Problem: Let $f(x)$ be a continuous function on $[a,b]$, such that $|f(x)|\leq M$ and $\int_a^b f(x)dx = 0$. Prove that $$|\int_a^b xf(x)dx| \leq \frac{M}{4}(b-a)^2.$$
Can anyone help verify my proof? Here are my own attempts:
My attempt: Write $I_a(x) = \int_a^xf(t)dt$,$\,$ $I_b(x) = \int_b^xf(t)dt$,$\,$ and denote by $c$ the midpoint $\frac{a+b}{2}$ of the inteval $[a,b]$.

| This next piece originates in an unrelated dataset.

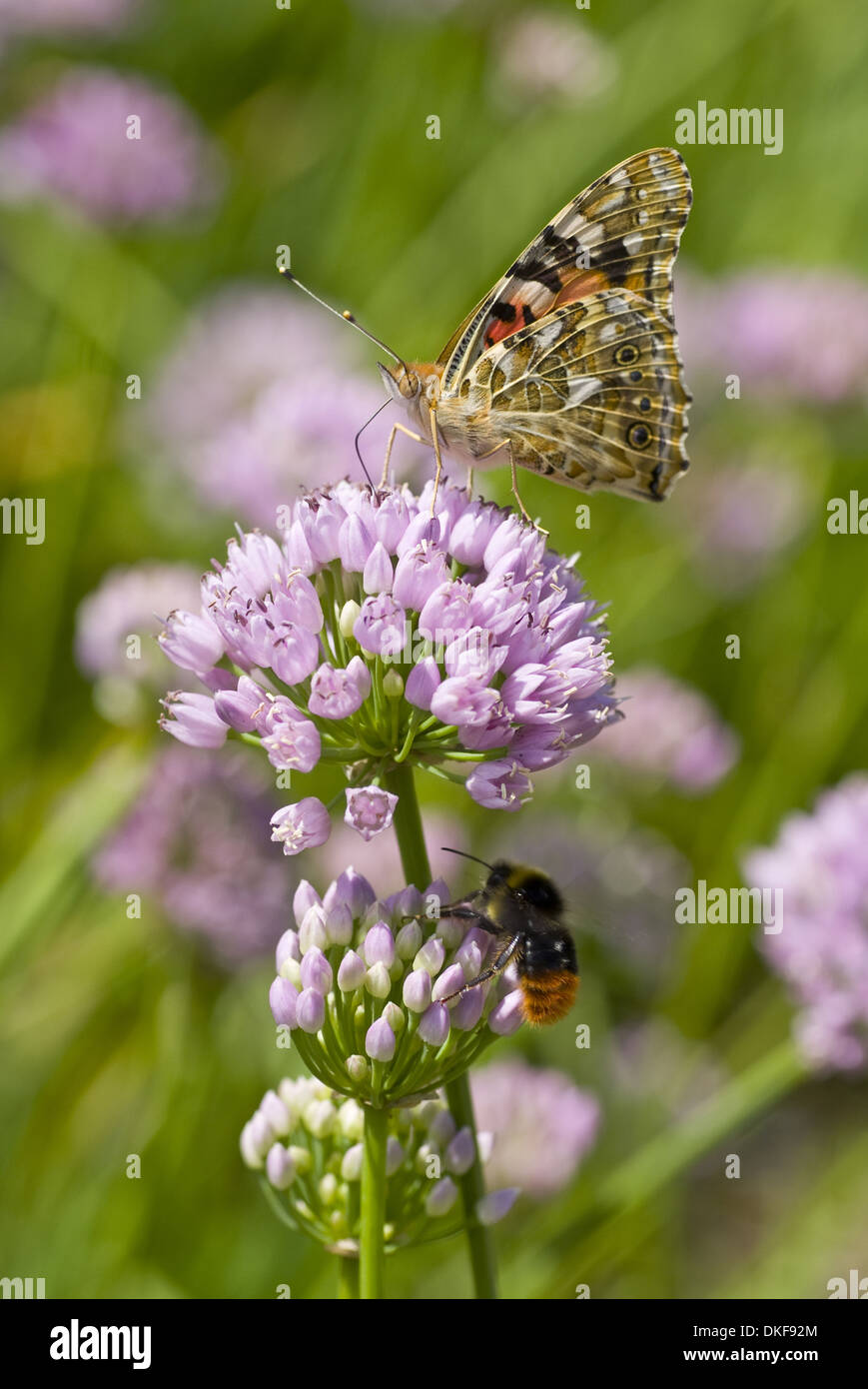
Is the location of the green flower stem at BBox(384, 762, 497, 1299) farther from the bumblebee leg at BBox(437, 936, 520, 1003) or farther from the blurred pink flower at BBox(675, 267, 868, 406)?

We can see that $$\int_a^cxf(x)dx = \int_a^cxI_a^{'}(x)dx = cI_a(c) - aI_a(a) - \int_a^cI_a(x)dx = cI_a(c) - \int_a^cI_a(x)dx.$$ For the same reason $$\int_b^cxf(x)dx = cI_b(c) - \int_b^cI_b(x)dx.$$ So the left hand side of the original inequality can be written as $$|\int_a^bxf(x)dx| = |\int_a^cxf(x)dx - \int_b^cxf(x)dx|\\ = |c(I_a(c)-I_b(c))+\int_b^cI_b(x)dx-\int_a^cI_a(x)dx| \\= |\int_b^cI_b(x)dx-\int_a^cI_a(x)dx|$$ since $I_a(c)-I_b(c) = \int_a^bf(x)dx = 0$.
$\int_b^yI_b(x)dx$ can be viewed as a function $\Phi_b(y)$ of $y$. By Taylor formula,
$$\Phi_b(y) = \Phi_b(b) + \Phi_b^{'}(b)(y-b)+\frac{1}{2}\Phi_b^{''}(\theta_2)(y-b)^2 \\ = \frac{1}{2}f(\theta_2)(y-b)^2$$ where $\theta_2 \in (y,b)$. Let $y = c$ we have $\int_b^cI_b(x)dx = \frac{1}{2}f(\theta_2)(\frac{b-a}{2})^2$ and $\theta_2 \in (c, b)$.
By a similar argument $\int_a^cI_a(x)dx = \frac{1}{2}f(\theta_1)(\frac{b-a}{2})^2$, where $\theta_1 \in (a,c)$. So $$|\int_a^bxf(x)dx| = |\int_b^cI_b(x)dx-\int_a^cI_a(x)dx| \\= \frac{1}{2}(\frac{b-a}{2})^2|f(\theta_1) - f(\theta_2)| \\ \leq \frac{1}{2}(\frac{b-a}{2})^2(|f(\theta_1)| + |f(\theta_2)|) \\ \leq \frac{1}{2}(\frac{b-a}{2})^2(2M) = \frac{M}{4}({b-a})^2$$ because $|f(\theta_i)|\leq M$.
Taylor's formula is not needed here. $$ \int_a^b xf(x) \, dx = \int_a^b (x-c)f(x) \, dx $$ holds for any real $c$. Chosing $c=(a+b)/2$ – as you did – then gives $$ \left|\int_a^b xf(x) \, dx\right| \le M \int_a^b |x-\frac{a+b}{2}| \, dx = M \frac{(b-a)^2}{4} \, . $$
Remark: For continuous functions $f$ which are not identically zero the inequality is strict. The reason is that equality would hold only if $(x-c)f(x)$ does not change its sign and $|f(x)|$ is constant on $[a, b]$, and that is not possible.
However, the upper bound is sharp, as can be seen by considering continuous functions which are equal to $-M$ on $[a, c-\epsilon]$ and equal to $+M$ on $[c+\epsilon, b]$.
Comparison with your proof: You estimate $$ \Phi_a(c) = \int_a^y I_a(x) \, dx = \int_a^c \int_a^x f(t) \, dt dx = \int_a^c (c-t) f(t) \, dt $$ with Taylor's formula: $\Phi_a(a) = \Phi_a'(a) = 0$, $|\Phi_a''(y)| = |f(y)| \le M$, whereas the above approach estimates $$ |\Phi_a(c)| \le M \int_a^y (c-t)\, dt = M \frac{(c-a)}{2} \, , $$ Similarly for the other contribution $\Phi_b(c)$.